My side? Since when had things been divided into camps? And who was in the opposite one?

I closed my eyes, trying to steady myself.

I had to start telling the truth about something.

To someone.

Even if it was him.

And even if it meant I might lose everything because of it.

Eight

Cassie had been riffling through a rack of clothing inside her closet that day when she paused and threw a dress on the bed. “How about that one?” Her tone was careless, bored even. “I never wear it anymore. Actually, I don’t even think I wore it at all. It’s a four. You wear a four, don’t you?”

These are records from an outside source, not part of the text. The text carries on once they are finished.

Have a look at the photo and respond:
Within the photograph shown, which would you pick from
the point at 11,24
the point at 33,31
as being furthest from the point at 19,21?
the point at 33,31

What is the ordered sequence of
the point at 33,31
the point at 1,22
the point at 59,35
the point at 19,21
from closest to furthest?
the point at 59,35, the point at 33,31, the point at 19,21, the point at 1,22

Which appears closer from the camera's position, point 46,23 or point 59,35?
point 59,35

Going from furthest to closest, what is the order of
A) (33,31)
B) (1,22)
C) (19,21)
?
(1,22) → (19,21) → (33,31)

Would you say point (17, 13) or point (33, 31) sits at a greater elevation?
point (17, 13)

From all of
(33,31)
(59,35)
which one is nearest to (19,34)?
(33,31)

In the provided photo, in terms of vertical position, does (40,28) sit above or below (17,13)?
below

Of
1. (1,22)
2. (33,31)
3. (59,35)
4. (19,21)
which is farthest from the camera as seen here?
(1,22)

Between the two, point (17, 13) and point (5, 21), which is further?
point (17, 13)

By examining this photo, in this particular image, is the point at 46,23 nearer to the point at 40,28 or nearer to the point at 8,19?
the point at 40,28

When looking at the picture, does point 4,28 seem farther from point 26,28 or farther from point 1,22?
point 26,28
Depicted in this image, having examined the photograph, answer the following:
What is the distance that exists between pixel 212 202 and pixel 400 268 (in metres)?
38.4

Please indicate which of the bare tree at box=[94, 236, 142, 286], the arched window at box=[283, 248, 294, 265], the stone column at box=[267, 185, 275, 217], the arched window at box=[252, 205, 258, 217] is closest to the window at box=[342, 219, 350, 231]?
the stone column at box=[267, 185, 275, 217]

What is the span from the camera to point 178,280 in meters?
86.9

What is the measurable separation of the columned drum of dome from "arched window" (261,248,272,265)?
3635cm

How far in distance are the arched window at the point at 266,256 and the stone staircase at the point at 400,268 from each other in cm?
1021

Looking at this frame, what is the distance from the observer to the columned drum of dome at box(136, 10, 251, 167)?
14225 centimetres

I nodded, gazing at the dress, which was floor length, with a bias cut and deep neckline. Molded cups had been sewn inside the navy blue material to accentuate the bust, and tiny rhinestones glittered around the waist.

“You like it?” she asked over her shoulder.

“It’s beautiful.” I fingered the silky material, letting it slip through my fingers like oil. The rhinestones looked like little balled-up pieces of tinsel. I’d had lots of dresses before, but none like this. This was like something a woman would
wear at a movie premiere. On Johnny Depp’s arm. It had to be exorbitantly expensive. “What about the other girls, though?” I asked. “Maybe we should wait till they get here and have a chance to look at everything too.”